Task requirements:
1. In the retrieval notebook, what reason does the model's output give for saying that Random Forest is not discussed in the video? Answer in one to three sentences.
2. Carry on the retrieval notebook from its last line.


In [11]:
prompt = PromptTemplate(
    template="""
      You are a helpful learning assistant.
      **Answer ONLY from the provided transcript context**.
      If the context is insufficient, just say you don't know.

      {context}
      Question: {question}
    """,
    input_variables = ['context', 'question']
)

In [12]:
question          = "is the topic of Random Forest discussed in this video? if yes then what was discussed"
retrieved_docs    = retriever.invoke(question)

In [13]:
context_text = '\n\n'.join([doc.page_content for doc in retrieved_docs])
context_text

"when you execute it, you will get the value\nof R square as 0.63 which is pretty Good now that you have implemented\nsimple linear regression model using least Square method. Let's move on and see\nhow will you implement the model using machine learning\nlibrary call scikit-learn. All right. So this scikit-learn is a simple\nmachine learning library in Python welding machine\nlearning model are very easy using scikit-learn. So suppose there's\na python code. So using the scikit-learn\nlibraries your code shortens to this length like so let's execute\nthe Run button and see you will get the same are\nto score as Well, this was all for today's\ndiscussion in case you have any doubt. Feel free to add your query\nto the comment section. Thank you. I hope you have enjoyed\nlistening to this video. Please be kind enough to like it and you can comment any\nof your doubts and queries and we will reply them at the earliest. Do look out\nfor more videos in our playlist and subscribe to Edureka\

In [14]:
final_prompt = prompt.invoke({'context':context_text,'question':question})

In [15]:
answer = model.invoke(final_prompt)
answer

'No, the topic of Random Forest is not discussed in this video. The video discusses simple linear regression using least squares method and scikit-learn library for machine learning implementation, as well as logistic regression, but does not mention Random Forest.'

### Optimised Implementation Using Runnables

In [16]:
def concat_docs(docs):
    final_docs = '\n\n'.join([doc.page_content for doc in docs])
    return final_docs

parallel_chain = RunnableParallel(
    {
    'context':retriever | RunnableLambda(concat_docs),
    'question':RunnablePassthrough()

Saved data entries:

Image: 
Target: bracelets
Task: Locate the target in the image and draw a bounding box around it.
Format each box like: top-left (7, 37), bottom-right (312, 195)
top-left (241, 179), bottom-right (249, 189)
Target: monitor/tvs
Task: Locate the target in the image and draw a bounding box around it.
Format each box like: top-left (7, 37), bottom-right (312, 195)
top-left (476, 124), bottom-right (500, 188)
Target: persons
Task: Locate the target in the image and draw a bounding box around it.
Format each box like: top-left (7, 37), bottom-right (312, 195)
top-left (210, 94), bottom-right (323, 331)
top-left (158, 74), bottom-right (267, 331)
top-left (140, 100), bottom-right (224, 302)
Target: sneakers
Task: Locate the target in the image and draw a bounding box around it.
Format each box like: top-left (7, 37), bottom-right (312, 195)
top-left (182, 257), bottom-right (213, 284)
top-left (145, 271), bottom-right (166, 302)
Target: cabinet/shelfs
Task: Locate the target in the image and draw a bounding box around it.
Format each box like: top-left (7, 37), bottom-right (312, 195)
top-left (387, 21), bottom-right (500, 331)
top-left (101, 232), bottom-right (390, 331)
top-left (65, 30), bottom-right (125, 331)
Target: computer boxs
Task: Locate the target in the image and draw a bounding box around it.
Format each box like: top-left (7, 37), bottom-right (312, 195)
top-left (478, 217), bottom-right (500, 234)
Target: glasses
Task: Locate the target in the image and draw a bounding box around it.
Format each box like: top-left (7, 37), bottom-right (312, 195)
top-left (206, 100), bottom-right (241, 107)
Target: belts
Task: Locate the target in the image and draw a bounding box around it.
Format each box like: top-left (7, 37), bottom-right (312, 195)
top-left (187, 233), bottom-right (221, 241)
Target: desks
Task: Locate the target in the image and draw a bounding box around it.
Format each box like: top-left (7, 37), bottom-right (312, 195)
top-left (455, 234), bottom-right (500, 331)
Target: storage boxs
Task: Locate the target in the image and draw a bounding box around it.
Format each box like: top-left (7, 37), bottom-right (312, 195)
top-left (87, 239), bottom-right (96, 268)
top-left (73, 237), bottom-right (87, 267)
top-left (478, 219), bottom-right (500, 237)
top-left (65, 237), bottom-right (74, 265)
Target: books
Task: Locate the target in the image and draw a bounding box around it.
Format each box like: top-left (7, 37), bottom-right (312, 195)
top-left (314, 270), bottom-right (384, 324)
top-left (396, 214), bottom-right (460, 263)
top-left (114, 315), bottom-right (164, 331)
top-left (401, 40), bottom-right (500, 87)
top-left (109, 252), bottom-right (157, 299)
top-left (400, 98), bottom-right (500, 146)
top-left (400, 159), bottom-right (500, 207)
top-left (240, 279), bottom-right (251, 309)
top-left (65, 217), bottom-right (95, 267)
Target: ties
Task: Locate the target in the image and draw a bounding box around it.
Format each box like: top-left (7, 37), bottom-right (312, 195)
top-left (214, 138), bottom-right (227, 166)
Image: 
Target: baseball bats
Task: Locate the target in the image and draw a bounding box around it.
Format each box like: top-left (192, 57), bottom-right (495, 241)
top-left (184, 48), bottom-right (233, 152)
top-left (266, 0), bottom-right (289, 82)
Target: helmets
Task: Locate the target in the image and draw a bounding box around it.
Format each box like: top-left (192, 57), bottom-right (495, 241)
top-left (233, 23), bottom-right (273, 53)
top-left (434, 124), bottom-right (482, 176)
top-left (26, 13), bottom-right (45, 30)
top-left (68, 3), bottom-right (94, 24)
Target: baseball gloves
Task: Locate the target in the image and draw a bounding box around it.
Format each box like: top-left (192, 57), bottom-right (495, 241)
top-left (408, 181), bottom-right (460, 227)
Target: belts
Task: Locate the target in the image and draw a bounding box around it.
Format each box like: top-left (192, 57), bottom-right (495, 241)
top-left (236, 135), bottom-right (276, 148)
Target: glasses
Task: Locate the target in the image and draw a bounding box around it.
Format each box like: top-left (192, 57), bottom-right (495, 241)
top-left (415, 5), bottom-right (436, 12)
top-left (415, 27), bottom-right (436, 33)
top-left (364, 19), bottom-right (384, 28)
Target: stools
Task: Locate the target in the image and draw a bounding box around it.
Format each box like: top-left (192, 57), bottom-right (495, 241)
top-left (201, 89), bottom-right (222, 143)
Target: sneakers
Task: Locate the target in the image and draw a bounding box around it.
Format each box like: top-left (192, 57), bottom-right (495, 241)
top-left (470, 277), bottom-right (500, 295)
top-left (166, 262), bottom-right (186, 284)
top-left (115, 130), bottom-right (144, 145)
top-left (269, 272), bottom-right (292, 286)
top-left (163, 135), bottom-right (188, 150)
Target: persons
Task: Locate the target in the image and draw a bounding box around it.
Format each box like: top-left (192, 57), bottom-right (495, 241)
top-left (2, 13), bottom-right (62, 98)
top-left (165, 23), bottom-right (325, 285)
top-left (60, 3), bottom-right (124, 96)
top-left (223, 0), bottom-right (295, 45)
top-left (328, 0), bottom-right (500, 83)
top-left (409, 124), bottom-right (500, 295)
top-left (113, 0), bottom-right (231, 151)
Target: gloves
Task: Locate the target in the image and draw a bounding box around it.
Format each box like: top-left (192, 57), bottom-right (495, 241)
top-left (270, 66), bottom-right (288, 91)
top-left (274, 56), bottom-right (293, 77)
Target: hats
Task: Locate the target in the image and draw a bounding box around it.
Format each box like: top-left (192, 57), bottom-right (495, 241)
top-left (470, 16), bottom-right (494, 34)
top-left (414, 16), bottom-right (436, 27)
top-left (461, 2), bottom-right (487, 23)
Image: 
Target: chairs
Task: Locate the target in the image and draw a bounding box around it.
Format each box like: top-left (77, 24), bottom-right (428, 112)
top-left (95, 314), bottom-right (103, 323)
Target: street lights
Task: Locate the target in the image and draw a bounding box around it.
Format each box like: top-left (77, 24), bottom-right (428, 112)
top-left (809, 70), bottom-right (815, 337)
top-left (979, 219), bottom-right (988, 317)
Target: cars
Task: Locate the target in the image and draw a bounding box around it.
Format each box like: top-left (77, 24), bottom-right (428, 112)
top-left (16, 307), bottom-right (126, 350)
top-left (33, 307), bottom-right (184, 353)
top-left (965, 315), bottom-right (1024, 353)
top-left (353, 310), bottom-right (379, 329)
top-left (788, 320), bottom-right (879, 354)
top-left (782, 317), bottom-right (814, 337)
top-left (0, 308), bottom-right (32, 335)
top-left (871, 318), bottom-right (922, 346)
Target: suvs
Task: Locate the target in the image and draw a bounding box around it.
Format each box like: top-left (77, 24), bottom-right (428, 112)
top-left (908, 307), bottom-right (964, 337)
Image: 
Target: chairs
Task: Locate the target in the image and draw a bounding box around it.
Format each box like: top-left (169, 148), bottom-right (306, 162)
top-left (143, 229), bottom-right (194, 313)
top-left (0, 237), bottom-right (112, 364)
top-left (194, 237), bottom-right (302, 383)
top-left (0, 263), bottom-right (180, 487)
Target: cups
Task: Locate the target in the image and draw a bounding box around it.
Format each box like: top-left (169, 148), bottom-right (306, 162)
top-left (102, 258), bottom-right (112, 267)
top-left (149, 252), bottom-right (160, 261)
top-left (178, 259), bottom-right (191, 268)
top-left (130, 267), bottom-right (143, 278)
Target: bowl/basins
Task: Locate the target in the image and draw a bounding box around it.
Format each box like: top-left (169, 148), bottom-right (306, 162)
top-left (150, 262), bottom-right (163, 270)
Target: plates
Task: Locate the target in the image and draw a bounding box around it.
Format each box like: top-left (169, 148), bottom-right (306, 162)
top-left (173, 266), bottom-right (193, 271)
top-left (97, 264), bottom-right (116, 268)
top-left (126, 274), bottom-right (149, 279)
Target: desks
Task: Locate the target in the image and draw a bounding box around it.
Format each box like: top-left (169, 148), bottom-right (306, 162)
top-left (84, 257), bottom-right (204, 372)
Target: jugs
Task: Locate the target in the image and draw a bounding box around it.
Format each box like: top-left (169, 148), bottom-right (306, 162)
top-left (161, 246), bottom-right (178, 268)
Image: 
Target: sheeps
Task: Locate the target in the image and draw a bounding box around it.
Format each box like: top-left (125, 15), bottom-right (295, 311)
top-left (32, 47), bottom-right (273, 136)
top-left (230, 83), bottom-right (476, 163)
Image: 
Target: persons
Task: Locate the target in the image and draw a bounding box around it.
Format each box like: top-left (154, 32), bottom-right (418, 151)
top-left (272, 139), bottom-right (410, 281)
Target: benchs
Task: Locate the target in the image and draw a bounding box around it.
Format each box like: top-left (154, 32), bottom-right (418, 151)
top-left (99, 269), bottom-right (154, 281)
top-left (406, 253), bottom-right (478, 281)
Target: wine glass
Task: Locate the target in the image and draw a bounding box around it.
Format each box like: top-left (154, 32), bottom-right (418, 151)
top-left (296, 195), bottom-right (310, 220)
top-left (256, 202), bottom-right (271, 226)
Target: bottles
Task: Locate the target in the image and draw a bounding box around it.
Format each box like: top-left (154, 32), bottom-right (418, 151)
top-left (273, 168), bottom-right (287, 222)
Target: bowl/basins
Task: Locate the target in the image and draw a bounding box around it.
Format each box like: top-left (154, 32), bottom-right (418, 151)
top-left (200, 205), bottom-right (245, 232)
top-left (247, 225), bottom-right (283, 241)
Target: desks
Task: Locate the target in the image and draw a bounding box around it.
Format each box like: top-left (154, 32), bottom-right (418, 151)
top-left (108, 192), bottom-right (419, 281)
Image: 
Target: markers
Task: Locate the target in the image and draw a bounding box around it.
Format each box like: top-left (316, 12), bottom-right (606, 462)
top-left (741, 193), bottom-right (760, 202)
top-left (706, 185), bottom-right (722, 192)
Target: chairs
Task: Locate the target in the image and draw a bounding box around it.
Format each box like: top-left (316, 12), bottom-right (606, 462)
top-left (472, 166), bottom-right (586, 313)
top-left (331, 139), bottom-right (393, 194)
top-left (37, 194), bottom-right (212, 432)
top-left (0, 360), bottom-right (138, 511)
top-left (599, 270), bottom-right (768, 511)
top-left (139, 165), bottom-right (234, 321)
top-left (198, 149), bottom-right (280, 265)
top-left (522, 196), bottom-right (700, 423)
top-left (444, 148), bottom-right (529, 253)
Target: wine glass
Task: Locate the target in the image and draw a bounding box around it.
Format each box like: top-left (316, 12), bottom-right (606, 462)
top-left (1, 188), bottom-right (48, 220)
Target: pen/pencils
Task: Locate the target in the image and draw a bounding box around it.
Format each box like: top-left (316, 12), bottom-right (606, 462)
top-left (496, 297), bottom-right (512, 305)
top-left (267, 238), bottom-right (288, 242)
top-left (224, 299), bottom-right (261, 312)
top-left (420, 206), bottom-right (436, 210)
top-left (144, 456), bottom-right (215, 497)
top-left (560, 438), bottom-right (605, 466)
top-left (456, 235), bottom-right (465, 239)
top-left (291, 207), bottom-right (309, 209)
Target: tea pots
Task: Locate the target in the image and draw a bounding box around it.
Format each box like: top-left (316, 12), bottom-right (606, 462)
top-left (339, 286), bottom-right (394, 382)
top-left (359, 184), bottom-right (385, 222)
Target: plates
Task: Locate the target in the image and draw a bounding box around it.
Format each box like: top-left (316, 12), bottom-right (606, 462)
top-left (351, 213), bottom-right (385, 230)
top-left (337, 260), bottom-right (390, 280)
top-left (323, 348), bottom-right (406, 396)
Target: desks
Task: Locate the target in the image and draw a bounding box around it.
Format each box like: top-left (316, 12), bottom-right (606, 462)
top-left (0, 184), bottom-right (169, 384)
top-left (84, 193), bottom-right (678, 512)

Answers for the exercise:
1. The output says the video covers simple linear regression with the least squares method, machine learning implementation with the scikit-learn library, and logistic regression. It concludes that Random Forest is not discussed because the video never mentions it.

2.
    }
    )

In [17]:
main_chain = parallel_chain | prompt | model | StrOutputParser()

In [22]:
main_chain.get_graph().print_ascii()

            +---------------------------------+         
            | Parallel<context,question>Input |         
            +---------------------------------+         
                    **               ***                
                 ***                    **              
               **                         ***           
+----------------------+                     **         
| VectorStoreRetriever |                      *         
+----------------------+                      *         
            *                                 *         
            *                                 *         
            *                                 *         
    +-------------+                    +-------------+  
    | concat_docs |                    | Passthrough |  
    +-------------+*                   +-------------+  
                    **               ***                
                      ***         ***                   
                         **    

In [23]:
main_chain.invoke('What is OLS in Linear Regression?')

"According to the transcript, OLS stands for Ordinary Least Squares. It's a method used in linear regression to find the best fit line that minimizes the sum of the squared errors between the observed data points and the predicted values."